- **What you have to do**
Convert the listing below into a JSON list of strings, with one string for each line and blank lines left out.

- **Records for this exercise**
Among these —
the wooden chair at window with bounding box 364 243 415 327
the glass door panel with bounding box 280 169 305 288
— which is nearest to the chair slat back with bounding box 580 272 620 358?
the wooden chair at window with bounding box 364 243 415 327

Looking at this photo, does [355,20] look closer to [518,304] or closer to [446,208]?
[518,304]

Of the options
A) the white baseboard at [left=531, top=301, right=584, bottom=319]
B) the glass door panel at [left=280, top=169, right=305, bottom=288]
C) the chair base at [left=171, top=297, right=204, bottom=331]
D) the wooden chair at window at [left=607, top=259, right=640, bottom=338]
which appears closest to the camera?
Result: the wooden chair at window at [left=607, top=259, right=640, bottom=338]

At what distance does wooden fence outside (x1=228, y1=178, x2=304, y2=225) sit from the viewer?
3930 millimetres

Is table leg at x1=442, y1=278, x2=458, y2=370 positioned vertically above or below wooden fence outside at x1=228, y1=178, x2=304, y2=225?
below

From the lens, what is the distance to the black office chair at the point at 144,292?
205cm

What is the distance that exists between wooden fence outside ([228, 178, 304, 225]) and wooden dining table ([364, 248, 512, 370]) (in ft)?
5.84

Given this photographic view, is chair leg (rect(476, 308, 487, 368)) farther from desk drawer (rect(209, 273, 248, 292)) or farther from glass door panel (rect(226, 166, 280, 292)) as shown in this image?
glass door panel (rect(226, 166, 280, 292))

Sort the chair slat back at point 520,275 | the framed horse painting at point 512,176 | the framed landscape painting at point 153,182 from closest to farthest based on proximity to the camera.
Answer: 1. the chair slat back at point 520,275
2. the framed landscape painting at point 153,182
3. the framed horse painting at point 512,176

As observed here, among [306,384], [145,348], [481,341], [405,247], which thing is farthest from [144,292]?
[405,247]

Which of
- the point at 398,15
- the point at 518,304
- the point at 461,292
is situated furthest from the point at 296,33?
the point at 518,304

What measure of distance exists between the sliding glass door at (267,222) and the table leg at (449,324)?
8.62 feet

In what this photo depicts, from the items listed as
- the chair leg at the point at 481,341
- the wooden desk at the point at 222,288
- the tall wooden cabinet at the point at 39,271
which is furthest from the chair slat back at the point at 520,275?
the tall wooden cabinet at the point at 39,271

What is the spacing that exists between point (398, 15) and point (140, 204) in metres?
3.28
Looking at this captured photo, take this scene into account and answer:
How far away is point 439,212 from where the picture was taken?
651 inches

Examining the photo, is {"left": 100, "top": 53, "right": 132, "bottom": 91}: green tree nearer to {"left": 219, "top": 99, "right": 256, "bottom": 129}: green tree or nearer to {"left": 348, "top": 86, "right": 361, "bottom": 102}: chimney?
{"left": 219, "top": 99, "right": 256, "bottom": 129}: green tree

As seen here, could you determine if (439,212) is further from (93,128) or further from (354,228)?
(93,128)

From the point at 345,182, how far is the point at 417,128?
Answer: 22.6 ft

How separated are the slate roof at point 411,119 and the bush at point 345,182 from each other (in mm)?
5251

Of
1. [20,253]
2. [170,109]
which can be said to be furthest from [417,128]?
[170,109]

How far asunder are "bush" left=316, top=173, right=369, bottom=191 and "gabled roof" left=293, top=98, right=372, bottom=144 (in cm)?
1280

- **Task answer**
[
  "Among these —",
  "the wooden chair at window with bounding box 364 243 415 327",
  "the glass door panel with bounding box 280 169 305 288",
  "— which is nearest to the chair slat back with bounding box 580 272 620 358?",
  "the wooden chair at window with bounding box 364 243 415 327",
  "Looking at this photo, does [355,20] look closer to [518,304] or closer to [446,208]?",
  "[518,304]",
  "Of the options",
  "A) the white baseboard at [left=531, top=301, right=584, bottom=319]",
  "B) the glass door panel at [left=280, top=169, right=305, bottom=288]",
  "C) the chair base at [left=171, top=297, right=204, bottom=331]",
  "D) the wooden chair at window at [left=607, top=259, right=640, bottom=338]",
  "which appears closest to the camera?",
  "Result: the wooden chair at window at [left=607, top=259, right=640, bottom=338]",
  "At what distance does wooden fence outside (x1=228, y1=178, x2=304, y2=225) sit from the viewer?",
  "3930 millimetres",
  "Is table leg at x1=442, y1=278, x2=458, y2=370 positioned vertically above or below wooden fence outside at x1=228, y1=178, x2=304, y2=225?",
  "below",
  "From the lens, what is the distance to the black office chair at the point at 144,292?",
  "205cm",
  "What is the distance that exists between wooden fence outside ([228, 178, 304, 225]) and wooden dining table ([364, 248, 512, 370]) (in ft)?",
  "5.84",
  "Given this photographic view, is chair leg (rect(476, 308, 487, 368)) farther from desk drawer (rect(209, 273, 248, 292)) or farther from glass door panel (rect(226, 166, 280, 292)) as shown in this image?",
  "glass door panel (rect(226, 166, 280, 292))",
  "Sort the chair slat back at point 520,275 | the framed horse painting at point 512,176 | the framed landscape painting at point 153,182 from closest to farthest based on proximity to the camera.",
  "Answer: 1. the chair slat back at point 520,275",
  "2. the framed landscape painting at point 153,182",
  "3. the framed horse painting at point 512,176",
  "As observed here, among [306,384], [145,348], [481,341], [405,247], which thing is farthest from [144,292]?",
  "[405,247]",
  "Which of",
  "- the point at 398,15",
  "- the point at 518,304",
  "- the point at 461,292",
  "is situated furthest from the point at 296,33?",
  "the point at 518,304",
  "What measure of distance exists between the sliding glass door at (267,222) and the table leg at (449,324)?",
  "8.62 feet",
  "In what this photo depicts, from the items listed as",
  "- the chair leg at the point at 481,341",
  "- the wooden desk at the point at 222,288",
  "- the tall wooden cabinet at the point at 39,271",
  "which is furthest from the chair slat back at the point at 520,275?",
  "the tall wooden cabinet at the point at 39,271",
  "What is the spacing that exists between point (398, 15) and point (140, 204) in metres?",
  "3.28",
  "Looking at this captured photo, take this scene into account and answer:",
  "How far away is point 439,212 from where the picture was taken?",
  "651 inches",
  "Examining the photo, is {\"left\": 100, \"top\": 53, \"right\": 132, \"bottom\": 91}: green tree nearer to {\"left\": 219, \"top\": 99, \"right\": 256, \"bottom\": 129}: green tree or nearer to {\"left\": 348, \"top\": 86, \"right\": 361, \"bottom\": 102}: chimney?",
  "{\"left\": 219, \"top\": 99, \"right\": 256, \"bottom\": 129}: green tree",
  "As seen here, could you determine if (439,212) is further from (93,128) or further from (354,228)?",
  "(93,128)",
  "From the point at 345,182, how far is the point at 417,128?",
  "Answer: 22.6 ft",
  "How separated are the slate roof at point 411,119 and the bush at point 345,182 from each other (in mm)?",
  "5251",
  "Of",
  "1. [20,253]",
  "2. [170,109]",
  "which can be said to be furthest from [417,128]?",
  "[170,109]",
  "How far asunder are \"bush\" left=316, top=173, right=369, bottom=191 and \"gabled roof\" left=293, top=98, right=372, bottom=144 (in cm)?",
  "1280"
]